Sunday, February 22, 2026

The Graveyard

A graveyard of friendships, of lovers and kin,

Of memories fading and what might have been.

I miss the old schoolmates, the chatter for hours,

The pencil-fight battles and disciplinary powers.

The tea and the gossip, from local to grand,

Discussing the politics ruling the land.

The girl who made me feel once Kabir Singh, a Rockstar,

The college-bound brothers who swore to go far.

But I never belonged; the connections would die,

As the years and the seasons went fluttering by.

Everyone has skeletons in their closet but I have a f’king graveyard.


For me, being “friends” wasn’t simple or light,

I didn’t want Chandler or Joey to laugh through the night.

I sought to be Samwise, the loyal and true,

To carry the burden of Frodo for you.

But nobody walked at the pace that I set,

They fell to the wayside with grief and regret.

I left them behind, though I wished they would stay,

Now I look at the ghosts of a long-faded day.

Everyone has skeletons in their closet but I have a f’king graveyard.


Then someone arrived and she claimed me as hers,

My idol, my everything, through blessings and curse.

She fought through the world just to stay by my side,

The Samwise to my Frodo on this bitter ride.

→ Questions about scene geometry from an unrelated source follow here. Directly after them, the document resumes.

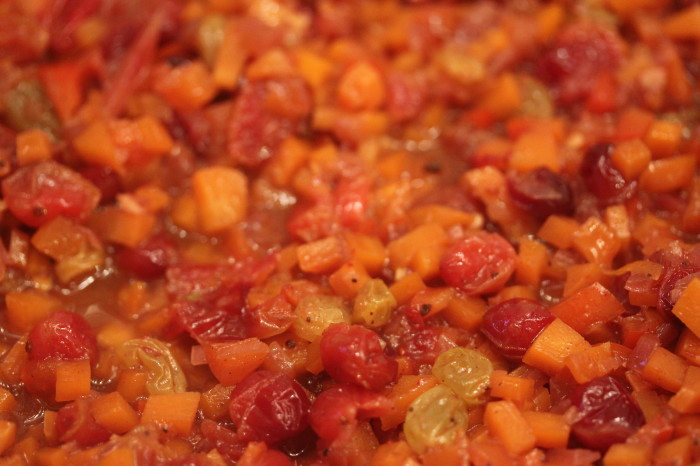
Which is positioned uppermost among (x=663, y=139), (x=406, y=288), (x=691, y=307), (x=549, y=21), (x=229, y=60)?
(x=549, y=21)

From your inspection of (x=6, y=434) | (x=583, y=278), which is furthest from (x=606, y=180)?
(x=6, y=434)

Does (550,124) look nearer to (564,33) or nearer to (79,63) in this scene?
(564,33)

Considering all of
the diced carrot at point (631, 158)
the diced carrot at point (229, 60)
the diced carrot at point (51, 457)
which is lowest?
the diced carrot at point (51, 457)

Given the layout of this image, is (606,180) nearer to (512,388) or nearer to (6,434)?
(512,388)

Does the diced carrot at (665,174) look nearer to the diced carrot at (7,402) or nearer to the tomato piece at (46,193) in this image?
the tomato piece at (46,193)

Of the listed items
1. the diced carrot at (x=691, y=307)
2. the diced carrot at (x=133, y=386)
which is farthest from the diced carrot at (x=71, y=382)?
the diced carrot at (x=691, y=307)
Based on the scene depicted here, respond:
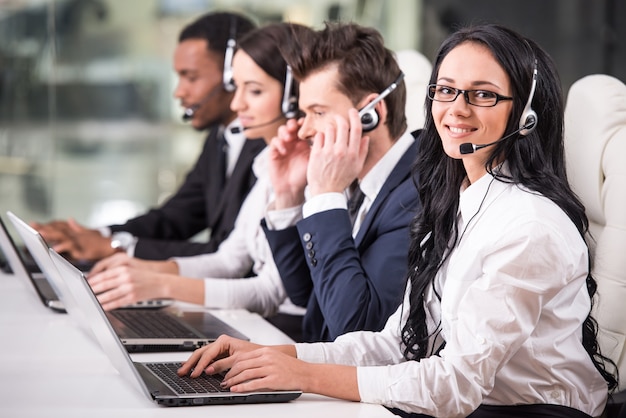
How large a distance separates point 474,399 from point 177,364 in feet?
1.58

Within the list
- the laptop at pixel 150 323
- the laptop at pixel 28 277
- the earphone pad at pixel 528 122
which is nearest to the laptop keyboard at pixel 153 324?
the laptop at pixel 150 323

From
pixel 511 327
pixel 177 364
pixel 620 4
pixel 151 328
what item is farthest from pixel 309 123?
pixel 620 4

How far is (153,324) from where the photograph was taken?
1920 millimetres

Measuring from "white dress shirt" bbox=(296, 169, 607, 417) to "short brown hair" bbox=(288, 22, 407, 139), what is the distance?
592 mm

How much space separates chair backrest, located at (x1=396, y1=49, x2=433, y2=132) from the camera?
7.76ft

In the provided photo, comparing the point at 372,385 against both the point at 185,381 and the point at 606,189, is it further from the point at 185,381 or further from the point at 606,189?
the point at 606,189

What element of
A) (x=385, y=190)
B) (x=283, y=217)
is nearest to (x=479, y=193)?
(x=385, y=190)

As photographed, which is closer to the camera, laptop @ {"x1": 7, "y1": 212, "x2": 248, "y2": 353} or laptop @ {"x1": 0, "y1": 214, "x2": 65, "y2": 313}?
laptop @ {"x1": 7, "y1": 212, "x2": 248, "y2": 353}

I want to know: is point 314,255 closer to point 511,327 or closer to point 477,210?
point 477,210

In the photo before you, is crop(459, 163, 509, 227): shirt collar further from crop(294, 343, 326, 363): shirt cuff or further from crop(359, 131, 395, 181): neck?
crop(359, 131, 395, 181): neck

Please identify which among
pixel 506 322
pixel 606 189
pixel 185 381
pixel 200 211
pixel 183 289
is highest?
pixel 606 189

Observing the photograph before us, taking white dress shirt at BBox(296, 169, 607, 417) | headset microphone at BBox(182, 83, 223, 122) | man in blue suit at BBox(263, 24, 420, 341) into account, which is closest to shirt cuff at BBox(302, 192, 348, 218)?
man in blue suit at BBox(263, 24, 420, 341)

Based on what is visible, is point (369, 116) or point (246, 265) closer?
point (369, 116)

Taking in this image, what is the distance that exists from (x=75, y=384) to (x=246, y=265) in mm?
1313
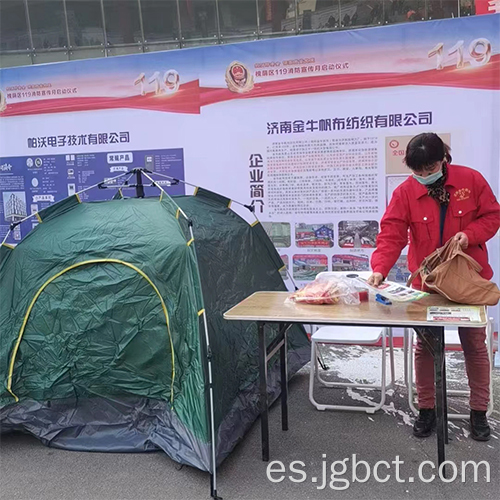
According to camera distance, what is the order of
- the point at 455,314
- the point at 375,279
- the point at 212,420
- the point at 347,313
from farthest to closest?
the point at 375,279 < the point at 212,420 < the point at 347,313 < the point at 455,314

But I rotted her world, and the closet grew full,

As the weight of the skeletons started to pull.

Her family, her friends—then the one I held fast,

A newborn who breathed for a second, then passed.

Everyone has skeletons in their closet but I have a f’king graveyard.


But now she has altered the hand I was dealt,

The coldest of winters has started to melt.

I’ve a third of myself and two-thirds of her heart,

A little new person, a brand-new start.

I love them both dearly; I’ll give them my best,

To lift up the curse and to grant us some rest.

The hope that she gives me has finally shown,

The seeds of a future that we’ve finally sown.

Everyone has skeletons in their closet... and I’ve closed mine, for good.